I am not a basic scientist. My background is all in clinical pharmacology of cytotoxic drugs.

Based on what I can gather, John Kerr who owns the AZA assets is willing to give Hedrick the PSL, which is essential in Hedrick's new preclinical works in regenerative medicine - druggable and off the shelf, free of cells. Kerr's family is very supportive of Hedrick's new works, with current r/d focus in scleroderma and then other clinical applications. In exchange, CYTX would continue to bring lipo doxo and lipo taxorine to the market. CYTX cannot sell the ownership or license out the products, but CYTX can partner with others to further developing the products and marketing.

The lipo doxo for EU approval and marketing with a distributor) is easy work for the rest of the r/d - validation of the San Antonio AZA manufacturing plant with test batches. Finding an EU distributor is no sweat.

For US approvals, CYTX should have not problems with the lipo doxo - the major work is a bioequivalent study in CANCER PATIENTS! All cytotoxic drugs are carcinogens - they cannot be given a normal human volunteers, thus the clinical trials can be slow. There are not many US oncology centers and hospitals available to do this kind of clinicals. CYTX can go to U of Texas San Antonio and its sister oncology hospital at University of Arizona (both have been strongly influenced by Dave Alberts and Dan Von Hoff). Maybe it can be done at Roswell Park or MD Anderson. But, not easy to do this kind of bioequivalence in cancer patients.

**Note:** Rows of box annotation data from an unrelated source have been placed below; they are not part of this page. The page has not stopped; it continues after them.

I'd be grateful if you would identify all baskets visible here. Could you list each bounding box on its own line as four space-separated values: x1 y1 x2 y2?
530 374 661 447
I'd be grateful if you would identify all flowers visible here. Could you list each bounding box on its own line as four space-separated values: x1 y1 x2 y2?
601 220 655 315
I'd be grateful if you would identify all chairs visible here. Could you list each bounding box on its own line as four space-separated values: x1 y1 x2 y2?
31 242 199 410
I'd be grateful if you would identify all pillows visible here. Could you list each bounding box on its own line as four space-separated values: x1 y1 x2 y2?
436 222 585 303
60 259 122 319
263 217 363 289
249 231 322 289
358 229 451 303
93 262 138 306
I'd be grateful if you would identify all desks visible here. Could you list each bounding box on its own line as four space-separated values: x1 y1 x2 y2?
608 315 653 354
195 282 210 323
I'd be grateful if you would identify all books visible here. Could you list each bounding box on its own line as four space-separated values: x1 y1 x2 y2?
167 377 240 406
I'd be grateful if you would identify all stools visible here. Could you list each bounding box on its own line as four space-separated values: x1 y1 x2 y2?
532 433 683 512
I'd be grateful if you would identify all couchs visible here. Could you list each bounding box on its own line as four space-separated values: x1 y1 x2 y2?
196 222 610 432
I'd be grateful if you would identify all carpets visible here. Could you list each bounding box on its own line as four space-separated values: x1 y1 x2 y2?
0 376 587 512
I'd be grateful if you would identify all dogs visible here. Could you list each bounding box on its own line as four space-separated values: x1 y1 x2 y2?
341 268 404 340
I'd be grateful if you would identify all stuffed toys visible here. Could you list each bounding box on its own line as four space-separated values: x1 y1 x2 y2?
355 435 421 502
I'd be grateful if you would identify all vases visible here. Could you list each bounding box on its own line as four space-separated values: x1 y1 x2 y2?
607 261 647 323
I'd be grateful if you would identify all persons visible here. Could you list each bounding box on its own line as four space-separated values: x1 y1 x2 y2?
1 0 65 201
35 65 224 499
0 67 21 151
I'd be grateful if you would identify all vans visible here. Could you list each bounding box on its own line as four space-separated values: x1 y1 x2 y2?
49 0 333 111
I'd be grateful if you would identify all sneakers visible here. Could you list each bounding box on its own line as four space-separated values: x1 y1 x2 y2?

The lipo taxorine, based on my understanding, is considered a new cancer entity. Thus the clinical trials can be expensive ($ 100 million). The clinical trial is not just a simple bioequivalency test. The whole clinicals to NDA (solid tumors, no haematologic disorders) takes about 5 years. It has to do just with money. Phase I: very simple, dose escalation to MTD and then back off - one year in 2 centers (about 30 patients in each center). All in cancer patients -experimental cancer therapy. No sweat - open label. Phase 2- open label in selective tumor types (1-2 years). Phase 3 - randomized trials in just one targeted solid tumor, lipo taxorine is added on or replacing another drug in a cocktail of cancer drugs (2 plus years).

Unfortunately Dr. Marino is not a cancer clnical pharmacology and he has not background to do this kind of oncology clinical testing.

CYTX does not have the money to do the lipo taxorine clinical development - CYTX needs a partner. It is not hard to find.

Liposomal doxo marketing successes will spill over to liposomal taxorine development interests. I think liposomal doxo can easily bring $ 100 million yearly revenue.

Actually, I think the excitement re AZA is really what Hedrick is doing in the iv, druggable, off the shelf, liposomal regenerative medicine. He is very, very secretive.

I know as a fact John Kerr is very supportive of Hedrick's works for the next generation of sclerodemra treatment.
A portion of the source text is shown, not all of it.